*Brief descriptive captions*:
/---

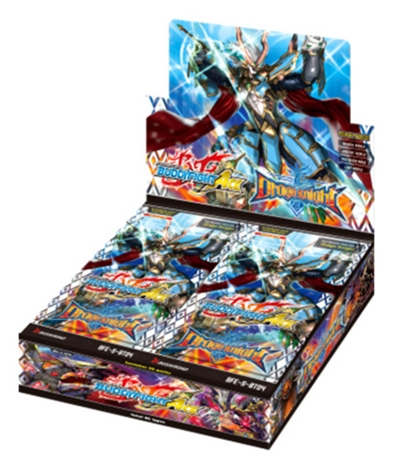 Buddyfight: Drago Knight booster box (30)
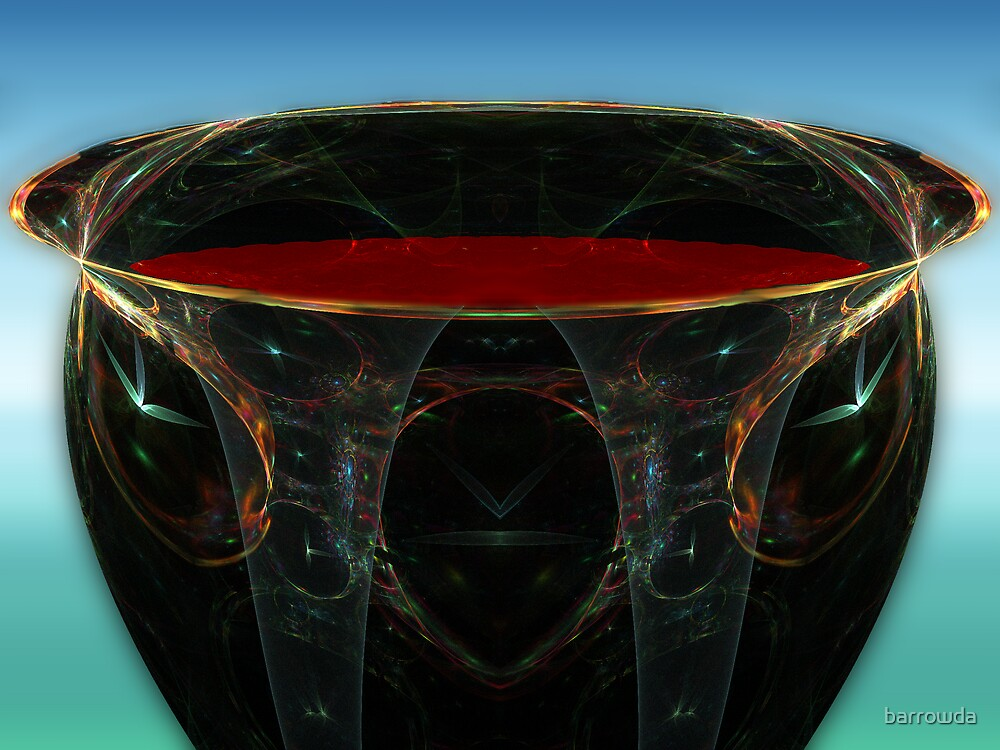 BC3DFlowers #7: The Chalice of My Blood (G0942) by barrowda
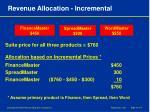 revenue allocation incremental
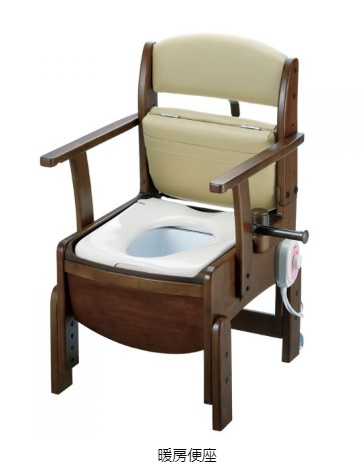 [リッチェル]木製トイレ きらくコンパクト 暖房便座 18530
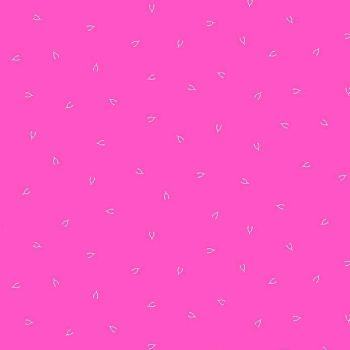 Lucky Charms Basics Wish Bone Pink Wishbones Fuschia Figo Cotton Fabric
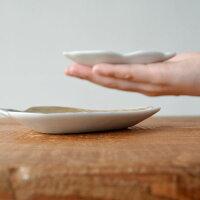 倉敷意匠katakata印判手豆皿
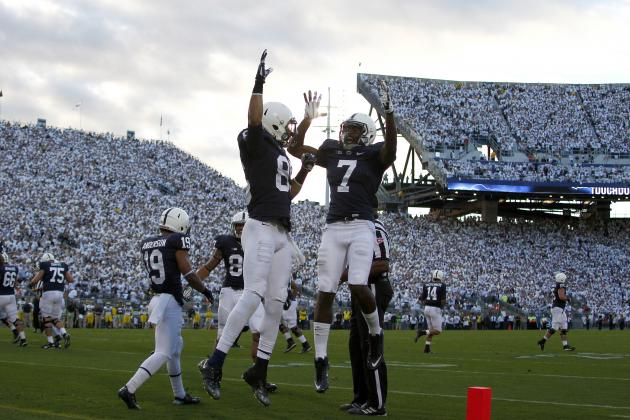 Penn State Football: 4 Players Who Should See Their Roles Expanded in 2014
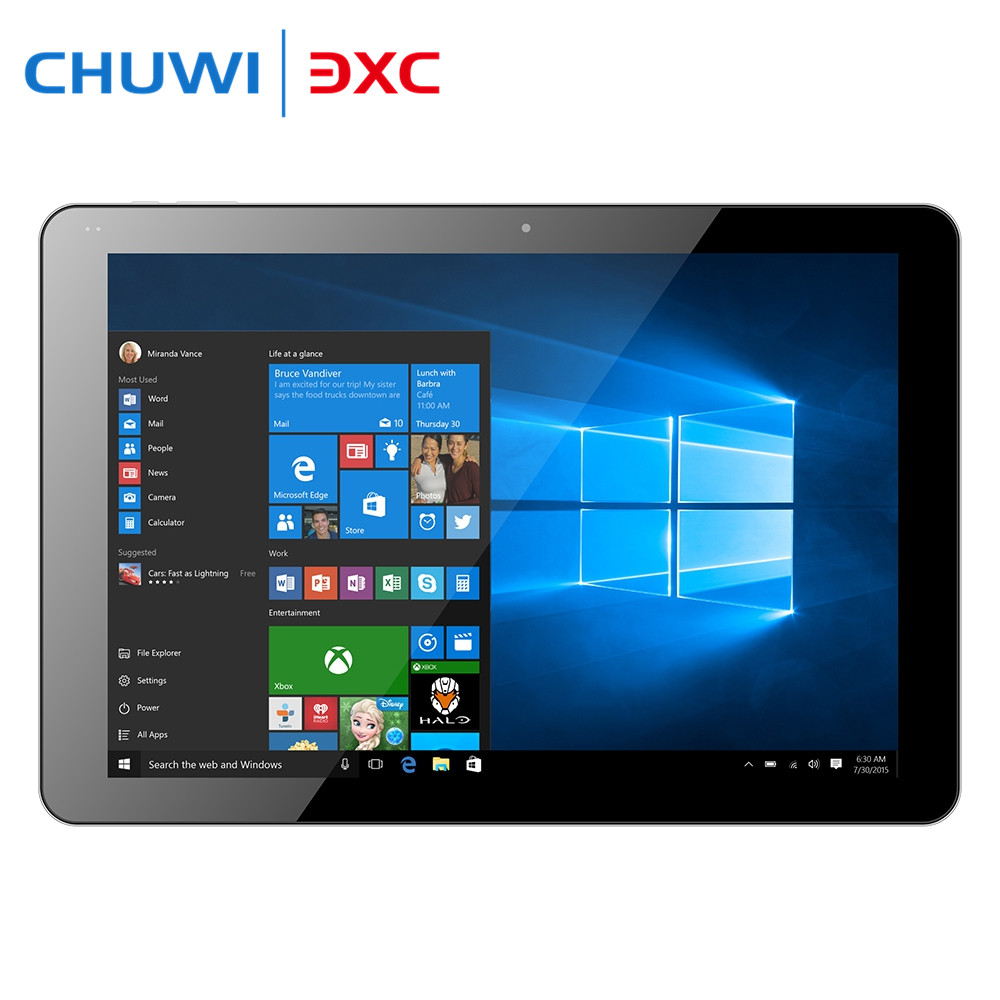 Original Chuwi Hi12 12 inch Tablet PC Windows 10 Android 5.1 Intel Cherry Trail Z8350 Quad Core 4GB RAM 64GB ROM USB 3.0 11000mA chuwi hi10 pro 10 1 tablet pc cherry trail z8350 windows 10 android 5 1 4gb 64gb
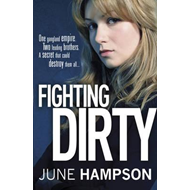 Fighting Dirty (BOK)
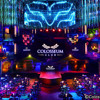 DJ TERBARU 2⃣0⃣1⃣7⃣ PALING ENAK (RUGI GAK DENGER) BREAKFUNK REMIX LADIES NIGHT (64  Kbps)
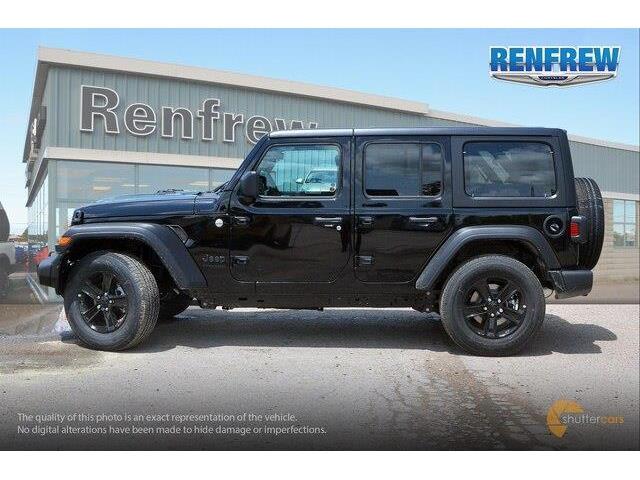 2019 Jeep Wrangler Unlimited Sport (Stk: K267) in Renfrew - Image 3 of 20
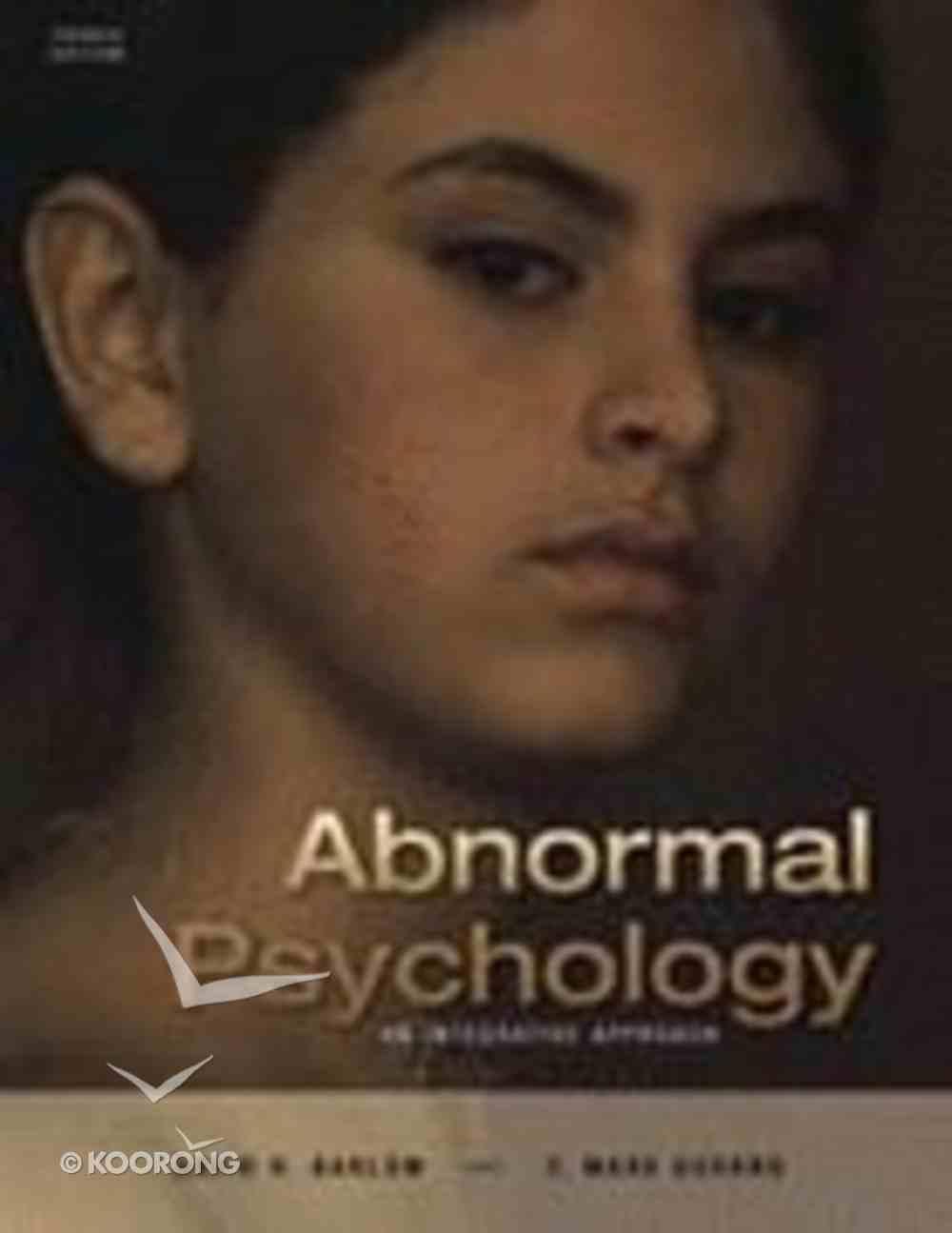 Abnormal Psychology (4th Edition) Hardback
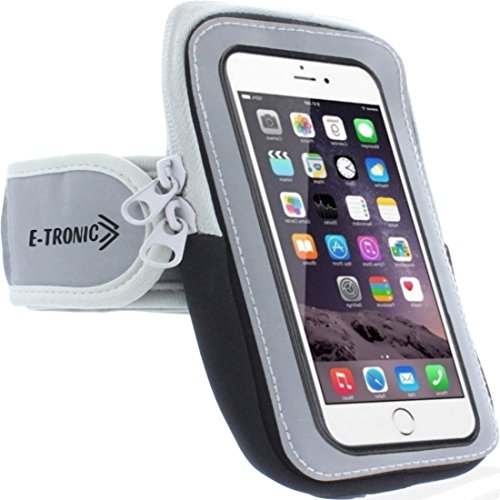 Sports Armband: Cell Phone Holder Case Arm Band Strap With Zipper Pouch/ Mobile Exercise Running Workout For Apple iPhone 6 6S 7 Plus Touch Android Samsung Galaxy S5 S6 S7 Note 4 5 Edge LG HTC Pixel (Galaxy Note Edge Cell Phone Case compare prices)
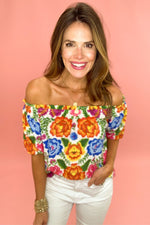 bright floral off the shoulder top, white skinny jeans, spring tops, beach attire, shop style your senses by mallory fitzsimmons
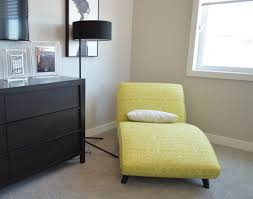 interior design in hyderabad interior designing guide mistakes to avoid in room layout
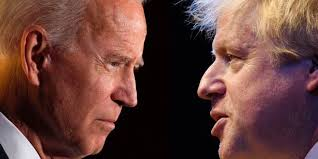 """Effie Deans's tweet - """"Britain's has two strategic tasks 1 Make Brexit a  success 2 Maintain the territorial integrity of the UK If Mr Biden helps  these great, if he hinders, ignore"""
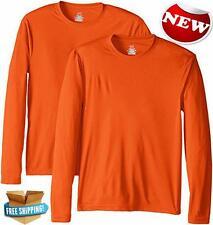 Hanes Mens Long Sleeve Cool Dri T Shirt UPF 50 Outdoor causal Beach Wear sports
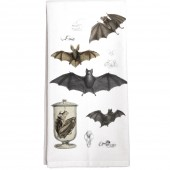 Bat Collage Towel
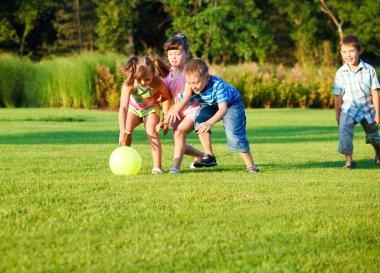 Kids catching the ball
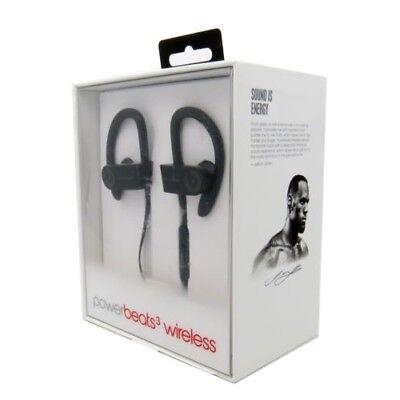 Beats By Dr Dre Powerbeats 3 Wireless Headphones Black
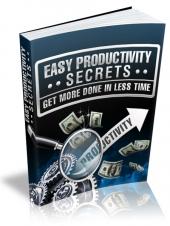 Easy Productivity Secrets Private Label Rights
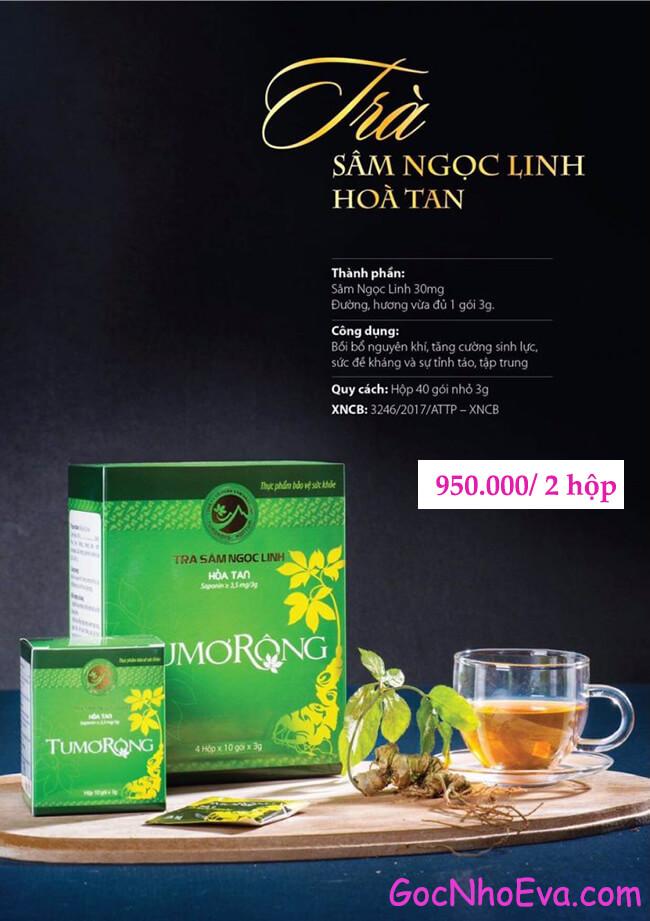 giá trà sâm ngọc linh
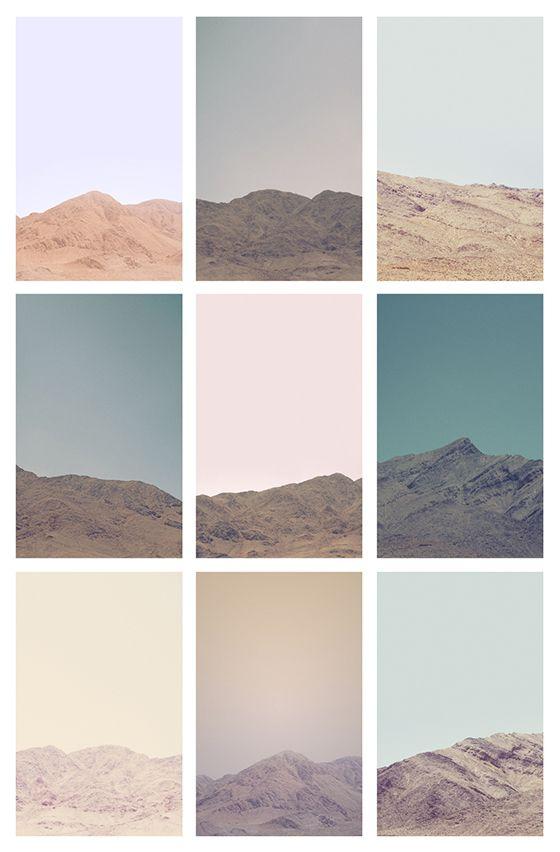 JORDAN SULLIVAN's Death Valley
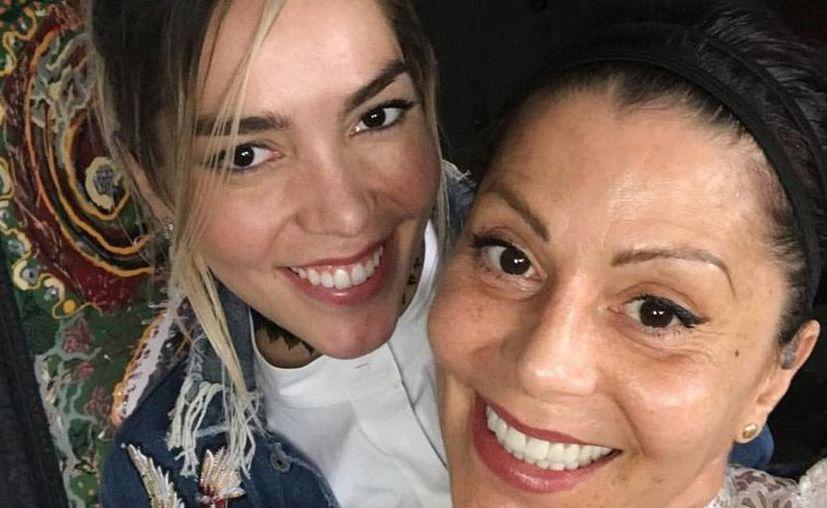 Luego de semanas de conflicto con su hija, Alejandra Guzmán fue víctima de la delincuencia durante el fin de semana. (Facebook/@laguzmanoficial)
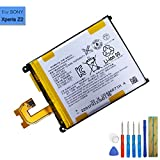 xperia z2 replacement parts - New Replacement Battery LIS1543ERPC Compatible with Sony Xperia Z2 Xperia Z2 D6503 Xperia Z2 D6508/D6543 Xperia L50 with Tools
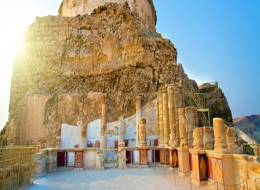Масада и Мертвое море-410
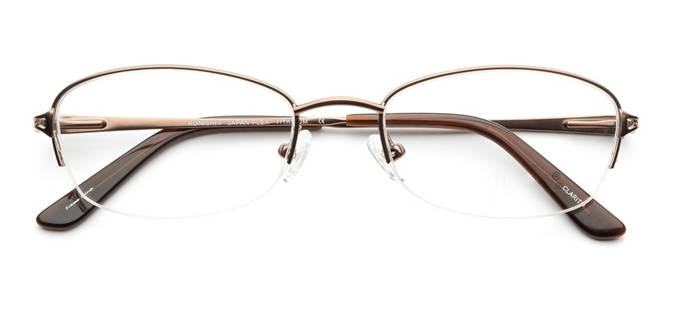 product image of Konishi KF8447-53 Soft Brown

\---

What is needed is an exact repetition of every line from the line with "xperia z2 replacement" to the end of the data above, both ends included, with no pictures.

*Response for this exercise*:
 xperia z2 replacement parts - New Replacement Battery LIS1543ERPC Compatible with Sony Xperia Z2 Xperia Z2 D6503 Xperia Z2 D6508/D6543 Xperia L50 with Tools
Масада и Мертвое море-410
 product image of Konishi KF8447-53 Soft Brown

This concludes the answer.